SOURCE:
== == ==

DNS Threat Detector

A production-ready machine learning system for detecting malicious DNS domains including DGA domains, typosquatting attempts, malware C&C domains, and phishing sites.

Features

99.68% F1-Score on comprehensive test dataset
100% Typosquatting Detection with zero false positives
Sub-millisecond Latency (0.439ms average inference time)
Multi-tier Safelist with O(1) lookup for instant benign classification
99 Protected Brands including Google, Microsoft, PayPal, Amazon, etc.
Hybrid Architecture combining LightGBM, LSTM, and meta-learning
Easy Integration with Python API and CLI tool

Performance Metrics

Metric	Value
F1-Score	99.68%
Accuracy	99.38%
Precision	97.15%
Recall	99.95%
Typosquatting Detection	100%
False Positive Rate	28.5%
False Negative Rate	0.05%
Avg Latency	0.439 ms
Throughput	~2,275 domains/sec

Installation

pip install dns-threat-detector

Quick Start

Python API

from dns_threat_detector import DNS_ThreatDetector

# Initialize detector with safelist enabled
detector = DNS_ThreatDetector(use_safelist=True)
detector.load_models()

# Predict a single domain
result = detector.predict('gooogle.com')
print(result)
# Output:
# {
#   'prediction': 'MALICIOUS',
#   'confidence': 0.9000,
#   'reason': 'Typosquatting (dist=1 to google)',
#   'method': 'typosquatting_rule',
#   'latency_ms': 0.234
# }

# Batch predictions
domains = ['google.com', 'gooogle.com', 'example.com']
results = detector.predict_batch(domains)

Command-Line Interface

# Predict a single domain
dns-detect predict gooogle.com

# Get JSON output
dns-detect predict gooogle.com --json

# Batch process domains from file
dns-detect batch domains.txt --output results.json

# Show model information
dns-detect info

# Run self-tests
dns-detect test

Architecture

The DNS Threat Detector uses a sophisticated hybrid ensemble approach:

1. LightGBM Classifier

Gradient-boosted decision trees
11 features (4 FQDN + 7 typosquatting-specific)

== == ==

Spatial questions tied to pictures:
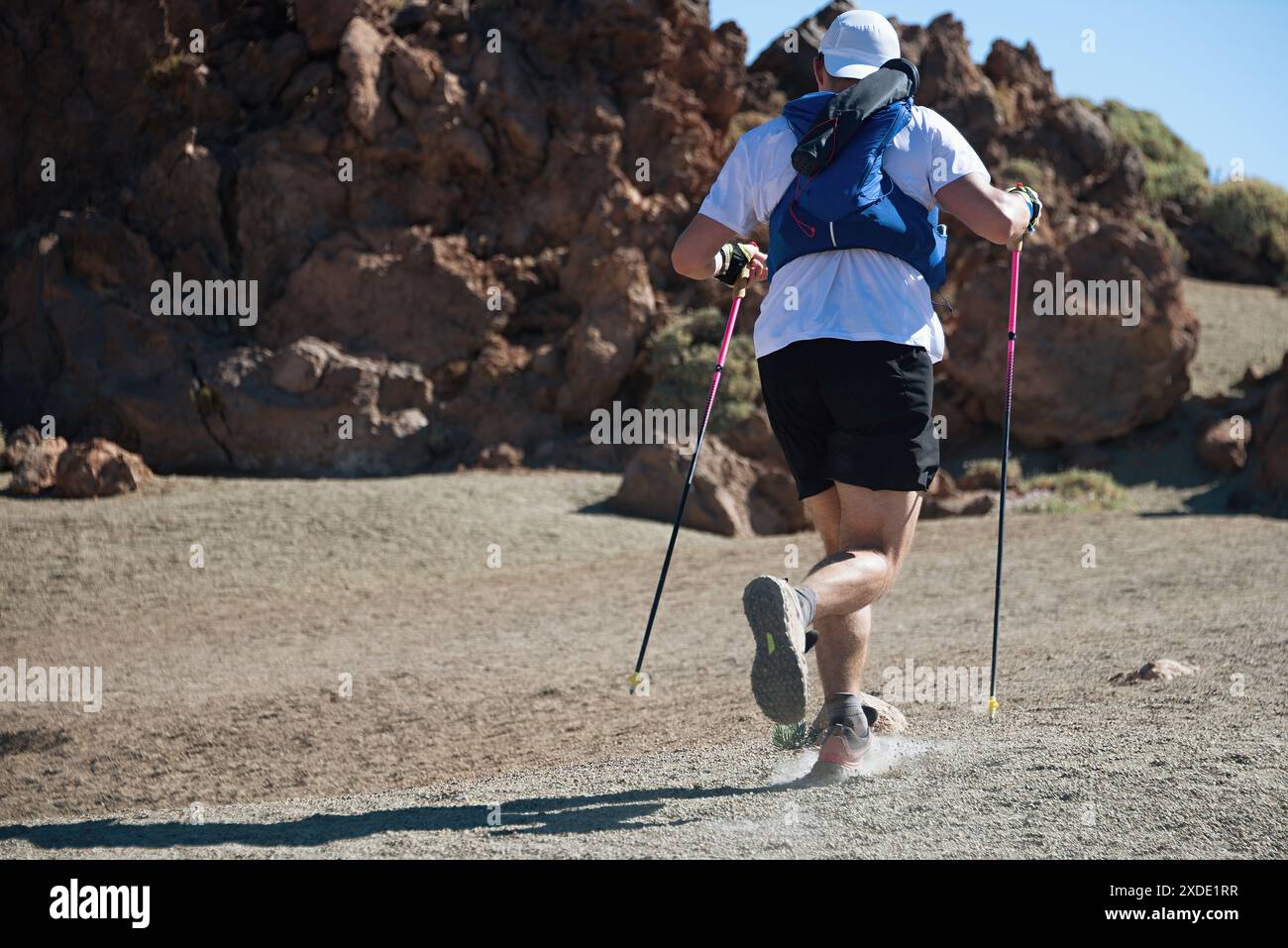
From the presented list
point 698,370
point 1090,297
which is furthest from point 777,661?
point 1090,297

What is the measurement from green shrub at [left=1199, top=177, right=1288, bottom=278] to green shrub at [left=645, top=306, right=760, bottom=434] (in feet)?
41.5

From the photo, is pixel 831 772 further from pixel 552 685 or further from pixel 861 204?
pixel 552 685

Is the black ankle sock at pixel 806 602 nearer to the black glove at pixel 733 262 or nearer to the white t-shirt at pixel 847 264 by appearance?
the white t-shirt at pixel 847 264

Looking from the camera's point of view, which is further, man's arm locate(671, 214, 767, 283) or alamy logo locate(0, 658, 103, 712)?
alamy logo locate(0, 658, 103, 712)

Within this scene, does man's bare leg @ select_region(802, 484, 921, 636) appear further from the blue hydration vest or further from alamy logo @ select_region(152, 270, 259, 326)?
alamy logo @ select_region(152, 270, 259, 326)

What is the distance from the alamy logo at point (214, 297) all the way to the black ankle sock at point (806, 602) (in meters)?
11.7

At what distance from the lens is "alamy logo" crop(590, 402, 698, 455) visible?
47.8 feet

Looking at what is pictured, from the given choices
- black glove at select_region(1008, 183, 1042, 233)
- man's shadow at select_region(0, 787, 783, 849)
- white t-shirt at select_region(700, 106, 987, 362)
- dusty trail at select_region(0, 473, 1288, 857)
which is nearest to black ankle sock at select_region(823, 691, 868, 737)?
dusty trail at select_region(0, 473, 1288, 857)

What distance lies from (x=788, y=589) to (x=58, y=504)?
9471 mm

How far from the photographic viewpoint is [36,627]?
334 inches

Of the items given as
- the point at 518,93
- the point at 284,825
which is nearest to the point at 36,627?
the point at 284,825

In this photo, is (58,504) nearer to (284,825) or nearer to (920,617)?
(920,617)

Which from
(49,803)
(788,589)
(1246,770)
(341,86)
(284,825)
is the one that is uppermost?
(341,86)

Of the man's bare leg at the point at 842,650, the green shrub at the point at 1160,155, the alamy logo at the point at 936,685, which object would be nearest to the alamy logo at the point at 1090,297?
the alamy logo at the point at 936,685
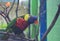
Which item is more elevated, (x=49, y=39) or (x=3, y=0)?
(x=3, y=0)

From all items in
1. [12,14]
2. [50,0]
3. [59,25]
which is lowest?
[12,14]

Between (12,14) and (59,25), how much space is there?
1.03m

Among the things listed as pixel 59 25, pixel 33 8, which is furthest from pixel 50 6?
pixel 33 8

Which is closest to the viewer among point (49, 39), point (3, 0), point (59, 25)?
point (59, 25)

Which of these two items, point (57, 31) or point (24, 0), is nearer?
point (57, 31)

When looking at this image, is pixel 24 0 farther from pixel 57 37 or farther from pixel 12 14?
pixel 57 37

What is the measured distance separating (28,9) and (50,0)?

== == ==

WORK REQUIRED:
According to the DNS Threat Detector page, how many features does the LightGBM classifier use?

SOLUTION TO THIS PROBLEM:
It uses 11 features: 4 FQDN features and 7 typosquatting-specific ones.